Ты хорошо усвоил наказ командира, про Фроську и вообще про деревенскую мирную жизнь старался не думать, всё вроде наладилось. А тут ещё старшина предложил заняться кухней. С первого дня ты понял, что это тебе ближе, душевнее, мирное, домашнее занятие, и вроде война уже в стороне, а рядом знакомо горит костер или топится кухня, совсем как дома на двоерубе или на покосе.

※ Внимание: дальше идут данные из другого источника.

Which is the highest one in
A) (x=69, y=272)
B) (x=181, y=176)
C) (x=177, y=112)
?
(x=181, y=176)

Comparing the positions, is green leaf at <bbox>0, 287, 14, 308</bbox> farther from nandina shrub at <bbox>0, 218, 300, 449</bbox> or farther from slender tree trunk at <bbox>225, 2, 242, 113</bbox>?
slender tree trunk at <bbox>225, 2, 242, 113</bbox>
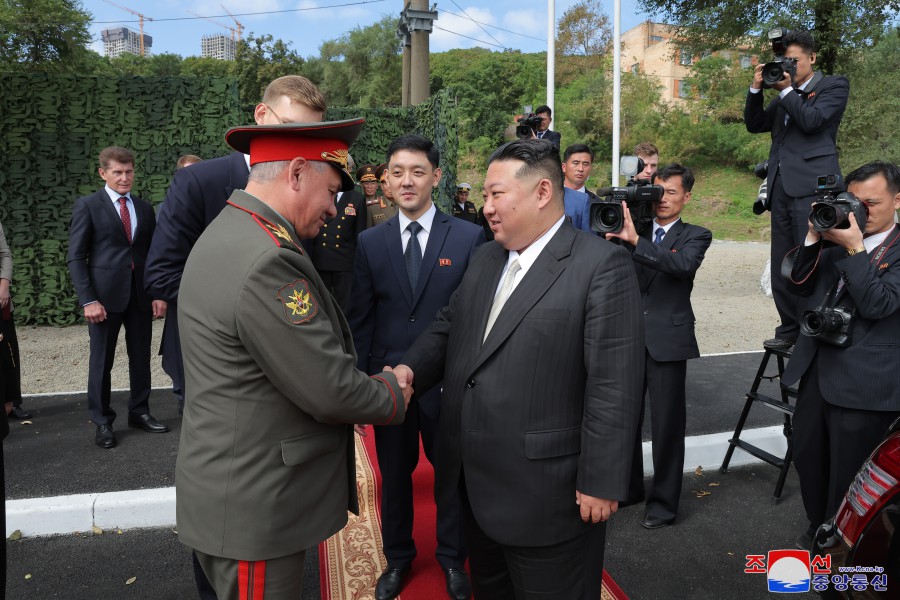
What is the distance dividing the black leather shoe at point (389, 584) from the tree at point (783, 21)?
11376mm

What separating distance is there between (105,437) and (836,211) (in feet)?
16.9

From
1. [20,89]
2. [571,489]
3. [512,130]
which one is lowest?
[571,489]

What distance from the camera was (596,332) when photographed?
2.21m

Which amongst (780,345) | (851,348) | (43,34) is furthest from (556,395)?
(43,34)

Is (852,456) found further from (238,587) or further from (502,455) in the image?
(238,587)

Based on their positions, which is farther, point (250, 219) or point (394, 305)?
point (394, 305)

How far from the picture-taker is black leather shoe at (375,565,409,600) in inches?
131

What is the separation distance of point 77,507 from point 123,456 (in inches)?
39.2

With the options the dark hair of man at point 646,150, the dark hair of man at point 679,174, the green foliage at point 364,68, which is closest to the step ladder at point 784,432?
the dark hair of man at point 679,174

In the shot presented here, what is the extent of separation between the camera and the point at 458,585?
3.31 meters

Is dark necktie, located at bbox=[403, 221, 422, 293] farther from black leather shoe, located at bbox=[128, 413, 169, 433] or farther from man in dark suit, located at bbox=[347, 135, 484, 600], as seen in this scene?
black leather shoe, located at bbox=[128, 413, 169, 433]

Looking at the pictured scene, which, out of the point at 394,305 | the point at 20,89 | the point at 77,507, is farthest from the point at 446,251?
the point at 20,89

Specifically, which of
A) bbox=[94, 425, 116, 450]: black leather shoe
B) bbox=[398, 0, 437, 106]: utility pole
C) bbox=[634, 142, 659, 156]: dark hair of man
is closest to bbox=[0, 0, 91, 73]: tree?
bbox=[398, 0, 437, 106]: utility pole

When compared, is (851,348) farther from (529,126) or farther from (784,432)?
(529,126)
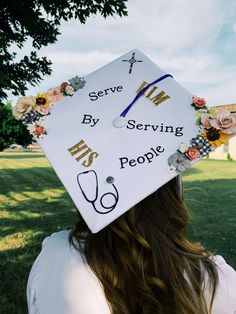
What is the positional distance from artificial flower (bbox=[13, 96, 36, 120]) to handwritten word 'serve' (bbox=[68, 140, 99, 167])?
259 millimetres

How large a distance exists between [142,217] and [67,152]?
13.2 inches

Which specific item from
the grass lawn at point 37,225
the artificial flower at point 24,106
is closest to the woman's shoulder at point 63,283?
the artificial flower at point 24,106

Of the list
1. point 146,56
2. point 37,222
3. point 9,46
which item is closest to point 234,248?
point 37,222

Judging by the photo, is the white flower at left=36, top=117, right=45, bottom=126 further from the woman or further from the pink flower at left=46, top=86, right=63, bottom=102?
the woman

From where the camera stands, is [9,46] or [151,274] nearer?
[151,274]

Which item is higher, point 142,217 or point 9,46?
point 9,46

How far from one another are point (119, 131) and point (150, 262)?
0.44 meters

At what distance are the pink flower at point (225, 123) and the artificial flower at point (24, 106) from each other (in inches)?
25.7

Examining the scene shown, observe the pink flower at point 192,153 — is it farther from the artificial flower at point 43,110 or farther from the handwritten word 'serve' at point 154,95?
the artificial flower at point 43,110

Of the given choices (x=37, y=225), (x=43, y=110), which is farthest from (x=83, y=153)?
(x=37, y=225)

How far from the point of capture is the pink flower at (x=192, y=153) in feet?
4.38

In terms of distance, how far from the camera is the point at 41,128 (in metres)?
1.48

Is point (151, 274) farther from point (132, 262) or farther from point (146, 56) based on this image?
point (146, 56)

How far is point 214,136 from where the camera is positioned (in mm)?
1395
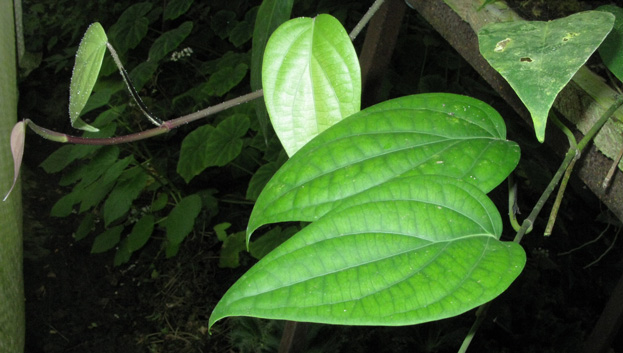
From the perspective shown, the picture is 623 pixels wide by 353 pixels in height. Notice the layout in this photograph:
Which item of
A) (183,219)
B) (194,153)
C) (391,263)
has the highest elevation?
(391,263)

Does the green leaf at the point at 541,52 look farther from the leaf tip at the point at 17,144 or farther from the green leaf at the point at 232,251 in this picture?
the green leaf at the point at 232,251

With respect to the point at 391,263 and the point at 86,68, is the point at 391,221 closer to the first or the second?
the point at 391,263

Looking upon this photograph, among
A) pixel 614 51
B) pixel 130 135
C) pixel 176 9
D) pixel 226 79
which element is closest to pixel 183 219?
pixel 226 79

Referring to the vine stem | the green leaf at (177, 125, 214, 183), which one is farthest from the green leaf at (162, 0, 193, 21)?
the vine stem

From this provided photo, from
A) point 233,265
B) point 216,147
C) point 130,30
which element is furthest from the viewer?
point 130,30

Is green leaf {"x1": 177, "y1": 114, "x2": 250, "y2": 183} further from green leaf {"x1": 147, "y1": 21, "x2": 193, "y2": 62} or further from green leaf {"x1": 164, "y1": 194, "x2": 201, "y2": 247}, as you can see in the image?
green leaf {"x1": 147, "y1": 21, "x2": 193, "y2": 62}

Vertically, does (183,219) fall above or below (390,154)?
below
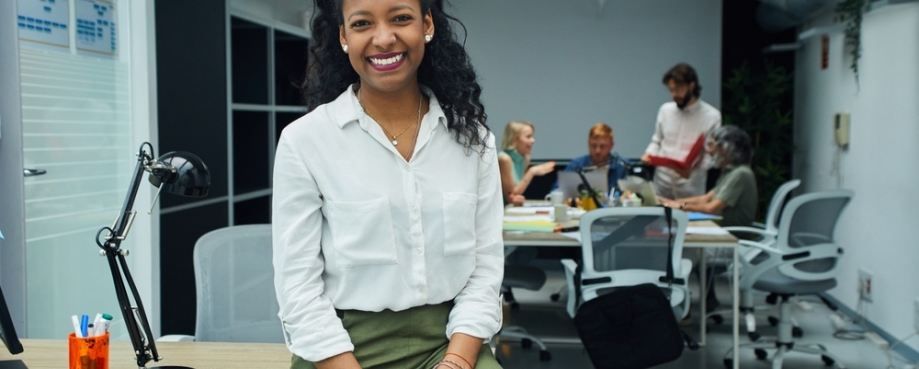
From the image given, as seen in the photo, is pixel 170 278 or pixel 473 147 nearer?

Время к весне, ты взялся вывозить снег из ограды, а то начнет таять и вся вода в погреб, а то и в подполье упадет. Нашел под сараем широкие санки, специально отец делал, чтобы воду в бочках и снег возить, выволок заваленный всяким хламом короб, его ещё дед Максим плёл, прут к прутику, хоть воду заливай, не вытечет. Широкой снеговой лопатой начал складывать от самого пригона, вывозил на огород, так было заведено, чтобы снег растаял и землю напитал, тогда меньше придётся в жаркий июль таскать воду с Гумнов и поливать посаженые овощи, больше всего огурцы. А капуста – водохлебка в конце картофельного огорода, у межи, под самой Гумняхой, её там и заливают прямо ведрами. Недолго и поробил, кто-то окликнул через заплот, ты лопату в снег воткнул, откинул калитку. Колхозный бригадир Митя Хитромудрый вышел из кошёвки. Митя на фронте быстро отстрадовал, добыл какую-то бумажку, признали негодным и вернули руководить колхозным производством. Что за болезнь у Мити – никто не знал, правда, время от времени его кидало на землю, трясло и слюной брызгал в разные стороны, но всегда прилюдно, потому отваживались. Мужики в такую болезнь не верили, а ты верил, потому что насмотрелся в госпиталях всяких. Поздоровались.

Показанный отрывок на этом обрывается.